▸ **Provided passage**
%%
A sister of the Babylon man sentenced Monday to 21 years to life for fatally stabbing his 79-year-old mother told the court she will never feel safe again because of him.
"Joseph took away my feelings of safety and security," said Peggy Parrish, 56, the older sister of Joseph Kearns. "He took away my mom."
Kearns, 33, stabbed Mina Kearns more than 20 times in the torso in the Sept. 12 attack. He also stabbed his other sister, Kathleen Kearns, 59, at the home where the three lived, authorities said.
Kearns, who had been held without bail, pleaded guilty May 21 to second-degree murder and attempted murder.
State Supreme Court Justice Richard Ambro on Monday in Riverhead sentenced Kearns to 21 years to life on the murder charge and 5 to 15 years -- to run concurrently -- on the attempted murder charge.
Kearns will be eligible for parole after 21 years. Prosecutors had requested he receive the maximum sentence of 25 years to life.
Before sentencing, prosecutor Nancy Clifford read a statement on behalf of Kathleen Kearns, who Clifford said could not attend court Monday because she has multiple sclerosis and she was further disabled by the attack.
In her letter, Kathleen Kearns requested the judge give the maximum sentence.
Joseph, who neighbors have said was adopted more than 30 years ago by Mina and her husband, also named Joseph, lived in the house at the time "but mostly stayed in his room," Kearns said.
Kathleen, the eldest of 15, said in the letter that at the time most of the siblings did not visit the home because of Joseph's frightening behavior.
Kearns' Lake Grove attorney Thomas Foy has said his client had a "psychiatric history" since his youth, was on daily medication, and was seeing a psychiatrist.
The night before the attack, Kathleen Kearns wrote that she and her mother were watching TV when Joseph "sat in the room and just stared at us" in a threatening manner.
Kathleen Kearns wrote that after she went outside to make a phone call, she heard a commotion and Joseph Kearns yelling: "What are you going to do? Call the police?"
%%
▸ **Dataset entries**
%%
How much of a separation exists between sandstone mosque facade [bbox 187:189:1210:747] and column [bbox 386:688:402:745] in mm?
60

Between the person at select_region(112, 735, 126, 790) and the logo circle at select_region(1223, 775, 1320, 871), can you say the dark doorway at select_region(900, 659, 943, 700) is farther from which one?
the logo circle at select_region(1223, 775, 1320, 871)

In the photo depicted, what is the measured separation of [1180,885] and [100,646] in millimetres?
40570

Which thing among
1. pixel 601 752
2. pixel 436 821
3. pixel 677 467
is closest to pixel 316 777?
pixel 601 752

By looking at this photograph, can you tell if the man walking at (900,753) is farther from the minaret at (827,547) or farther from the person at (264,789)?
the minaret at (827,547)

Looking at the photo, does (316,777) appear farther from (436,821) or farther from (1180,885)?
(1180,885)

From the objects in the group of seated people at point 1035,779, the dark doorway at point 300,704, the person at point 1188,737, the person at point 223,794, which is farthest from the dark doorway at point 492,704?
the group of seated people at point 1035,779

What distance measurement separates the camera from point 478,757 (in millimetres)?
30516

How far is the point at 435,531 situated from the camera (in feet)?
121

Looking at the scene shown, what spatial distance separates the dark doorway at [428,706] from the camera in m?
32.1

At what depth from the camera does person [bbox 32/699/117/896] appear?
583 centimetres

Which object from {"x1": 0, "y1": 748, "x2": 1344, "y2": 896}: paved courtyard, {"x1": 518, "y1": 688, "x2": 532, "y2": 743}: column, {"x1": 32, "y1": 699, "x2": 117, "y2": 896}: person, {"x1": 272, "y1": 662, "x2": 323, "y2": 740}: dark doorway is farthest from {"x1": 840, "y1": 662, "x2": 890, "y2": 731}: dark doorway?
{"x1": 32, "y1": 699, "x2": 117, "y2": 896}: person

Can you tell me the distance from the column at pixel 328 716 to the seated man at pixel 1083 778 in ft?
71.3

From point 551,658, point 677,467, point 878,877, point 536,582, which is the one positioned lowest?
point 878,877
%%
%%
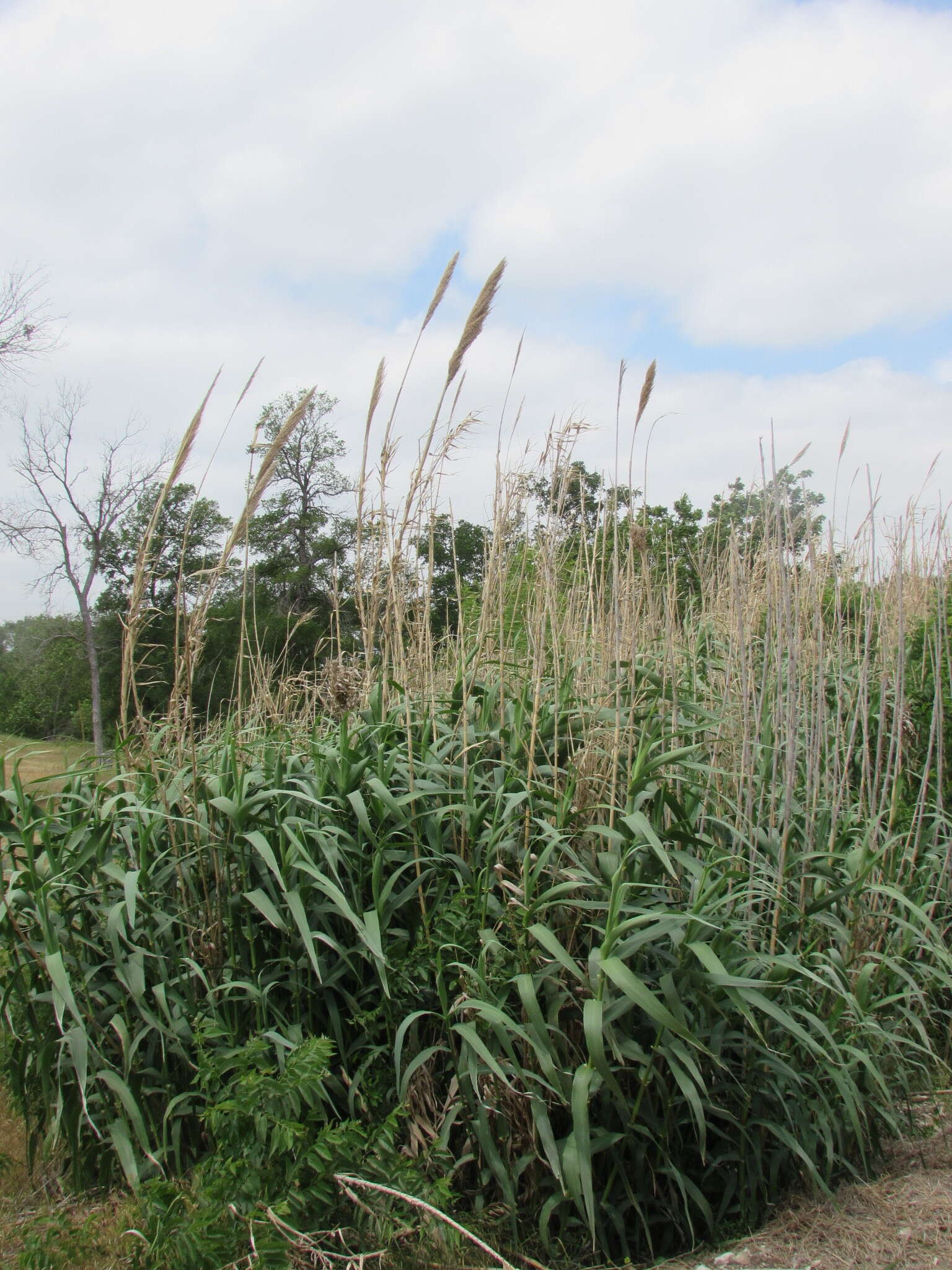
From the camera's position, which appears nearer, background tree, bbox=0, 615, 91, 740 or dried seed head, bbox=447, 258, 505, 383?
%%
%%
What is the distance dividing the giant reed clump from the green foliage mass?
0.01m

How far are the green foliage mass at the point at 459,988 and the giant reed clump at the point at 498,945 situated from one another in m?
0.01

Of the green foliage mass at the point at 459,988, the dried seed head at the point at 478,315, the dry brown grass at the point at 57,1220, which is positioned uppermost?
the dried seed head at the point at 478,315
%%
▸ **Actions to take**
**1)** According to the news report on Joseph Kearns's sentencing, why did prosecutor Nancy Clifford read a statement for Kathleen Kearns instead of Kathleen appearing in court? Answer in one to three sentences.
**2)** What is the Spanish translation of this sentence from the news report on Joseph Kearns's sentencing: "In her letter, Kathleen Kearns requested the judge give the maximum sentence."
**3)** Write what comes next in the news report on Joseph Kearns's sentencing, picking up right after its final sentence.

▸ **Answers for the tasks**
**1)** Kathleen Kearns could not attend court that Monday because she has multiple sclerosis and was further disabled by the attack. Clifford therefore read her statement before sentencing.

**2)** En su carta, Kathleen Kearns pidió al juez que impusiera la pena máxima.

**3)**
Police were summoned to the house, and Joseph Kearns left before they arrived. "She [Mina] told me Joseph would calm down," Kathleen Kearns wrote.
The next morning, Kathleen Kearns said, she woke up to Joseph Kearns stabbing her in the eye and head. She said he stopped and left the room after she lay still. She managed to leave her room when she said Joseph Kearns spotted her. "You're not dead yet?" she said Joseph Kearns asked her before taking her cane and "bashing" her in the head with it. She said she lay still again so he would think she was dead.
"I knew Mom was already dead," she wrote, adding that it was most likely her mother's spirit that gave her strength to get back up when it seemed safe to call for help.
After she read the note, Clifford told the court: "Joseph chooses to blame his mother for loving and caring for him and somehow this love pushed him to a murderous rage. His family and society must be protected from him."
Joseph Kearns spoke afterward, saying he lost control of himself because he thought his family wanted to put him in a facility for the mentally ill.
"I thought my mom and sister were my enemies and I snapped."
Ambro said to him, "You've devastated this family." To which Joseph Kearns replied, "They're terrorized."
"All your mom tried to do was help you," Ambro said.